## INSTRUCTIONS FOR THE TASK
All entries are to be printed again exactly, with their images omitted.

## SUPPLIED INFORMATION
******
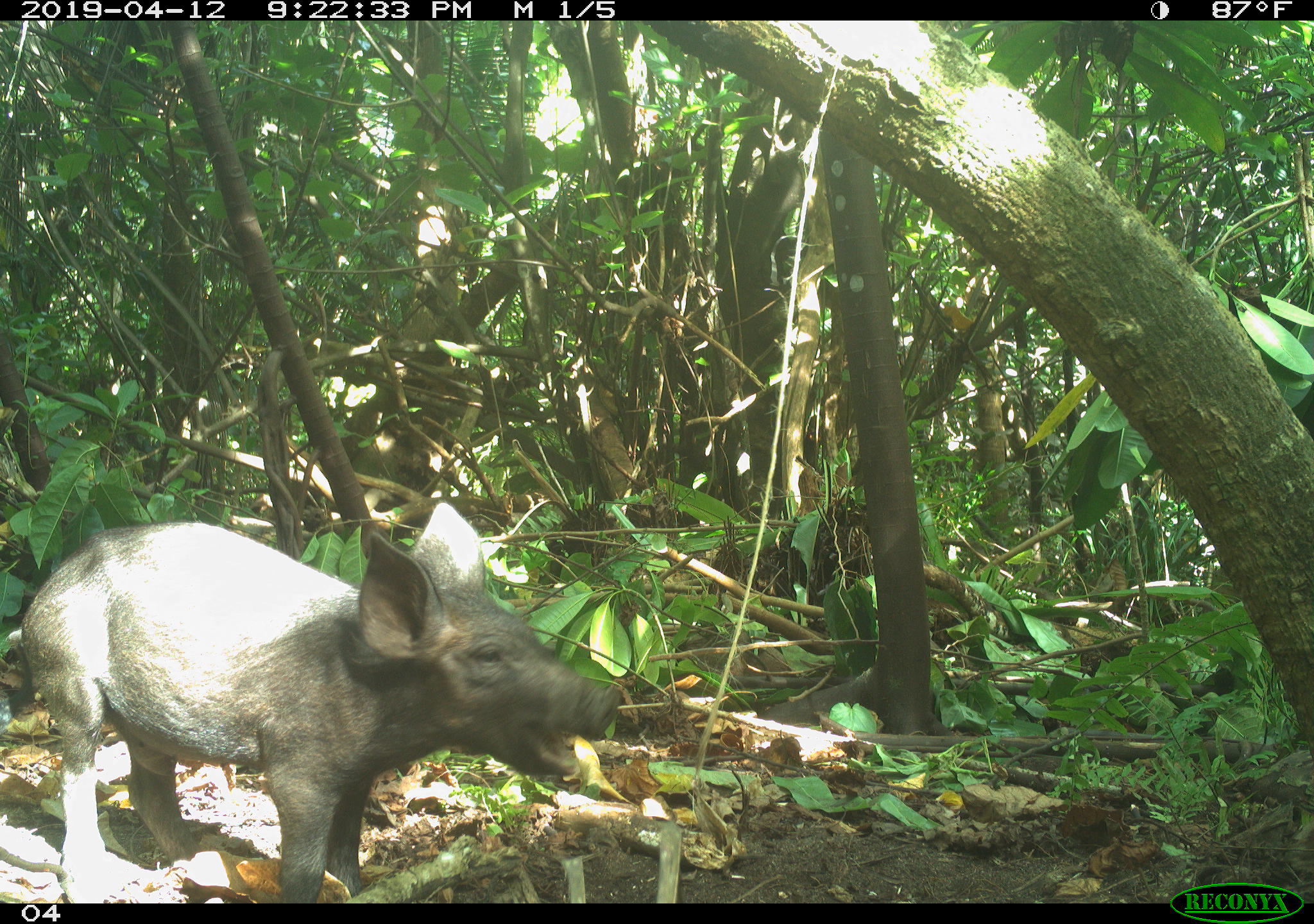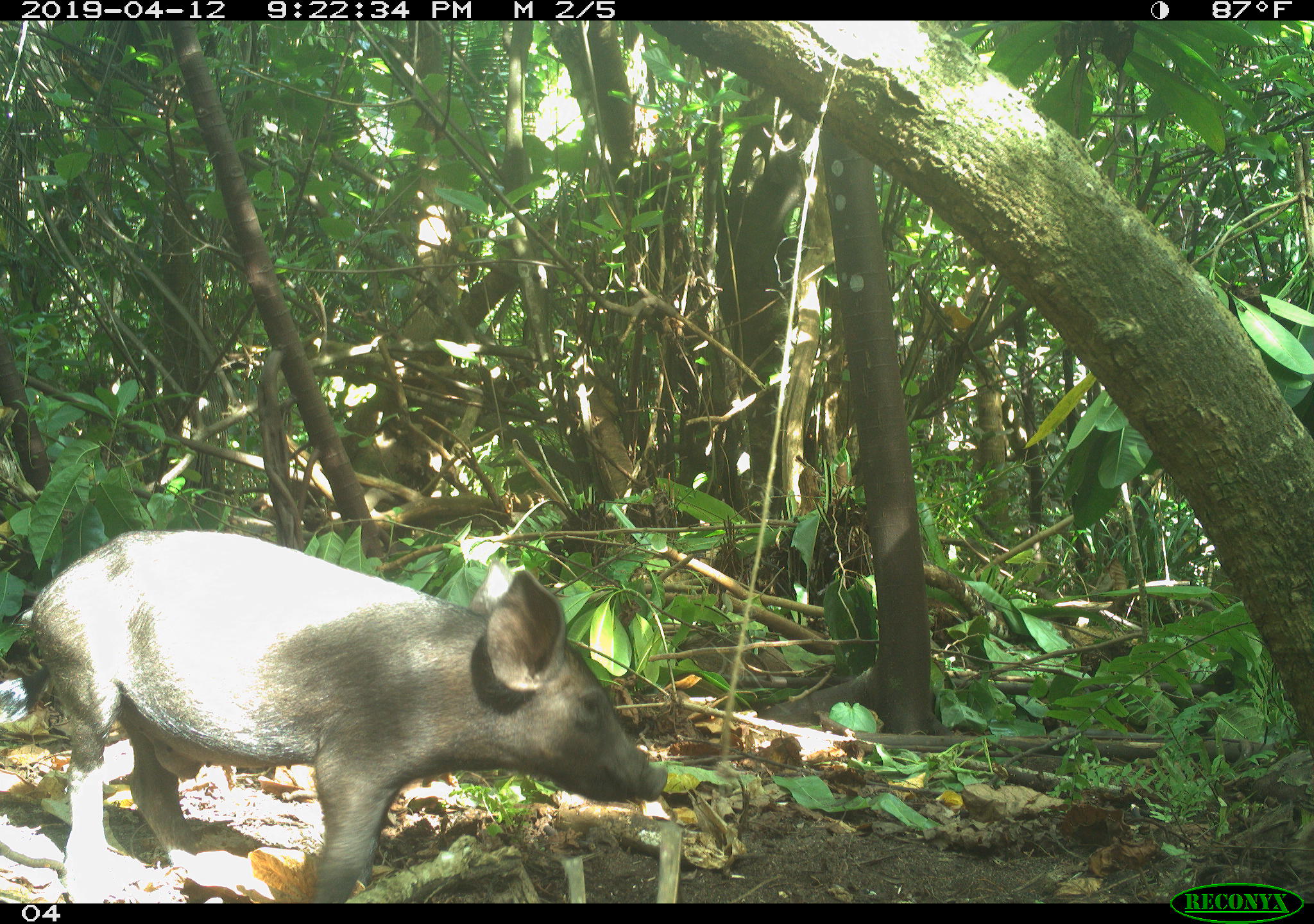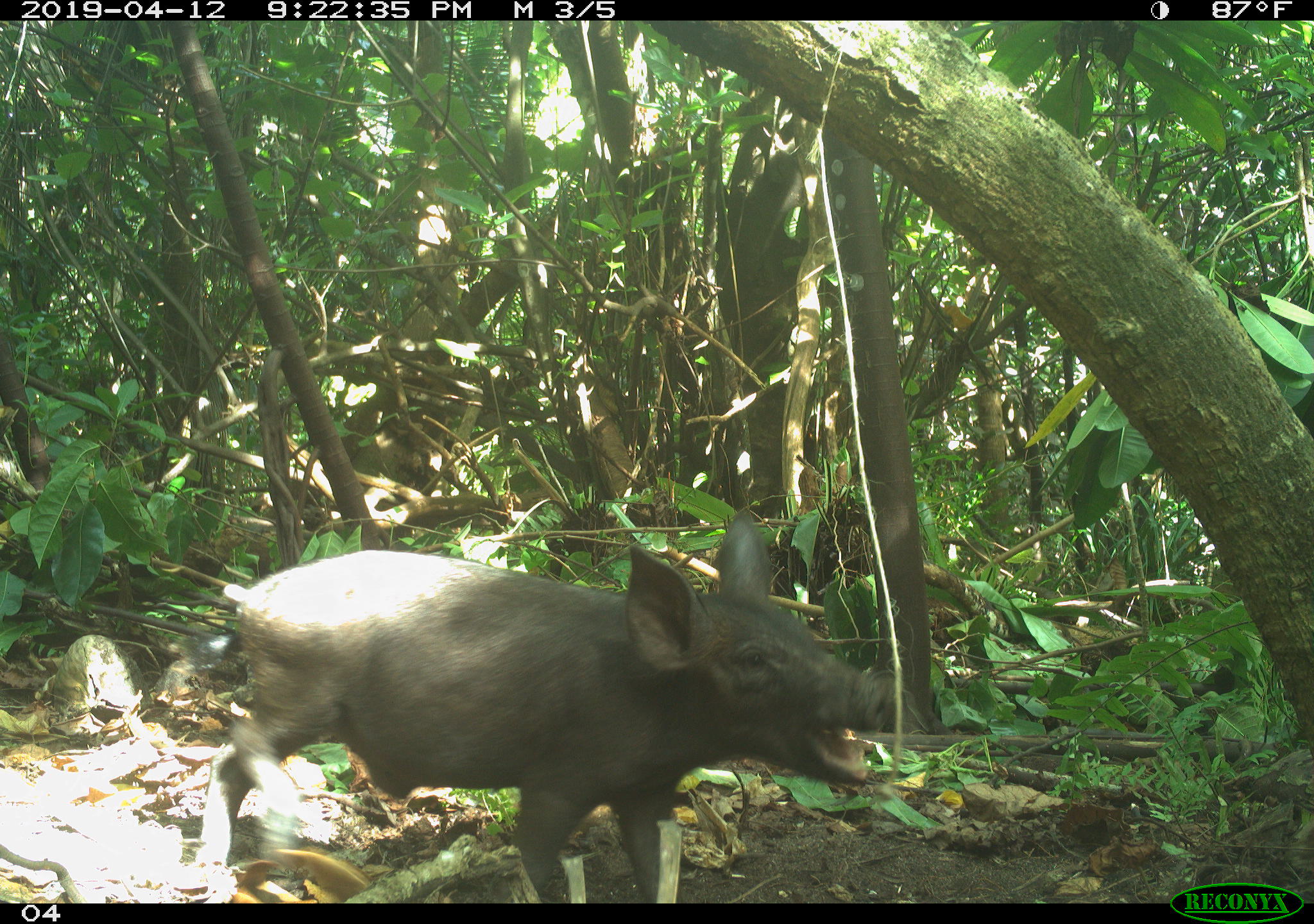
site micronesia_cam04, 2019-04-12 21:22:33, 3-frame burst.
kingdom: Animalia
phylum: Chordata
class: Mammalia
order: Artiodactyla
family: Suidae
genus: Sus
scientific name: Sus scrofa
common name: pig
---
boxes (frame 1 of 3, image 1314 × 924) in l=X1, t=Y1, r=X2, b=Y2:
pig: l=10, t=509, r=624, b=907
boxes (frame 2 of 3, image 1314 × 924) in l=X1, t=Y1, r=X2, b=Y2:
pig: l=4, t=534, r=686, b=905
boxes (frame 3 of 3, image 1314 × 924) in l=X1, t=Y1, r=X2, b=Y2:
******
## WRITTEN RESPONSE
site micronesia_cam04, 2019-04-12 21:22:33, 3-frame burst.
kingdom: Animalia
phylum: Chordata
class: Mammalia
order: Artiodactyla
family: Suidae
genus: Sus
scientific name: Sus scrofa
common name: pig
---
boxes (frame 1 of 3, image 1314 × 924) in l=X1, t=Y1, r=X2, b=Y2:
pig: l=10, t=509, r=624, b=907
boxes (frame 2 of 3, image 1314 × 924) in l=X1, t=Y1, r=X2, b=Y2:
pig: l=4, t=534, r=686, b=905
boxes (frame 3 of 3, image 1314 × 924) in l=X1, t=Y1, r=X2, b=Y2:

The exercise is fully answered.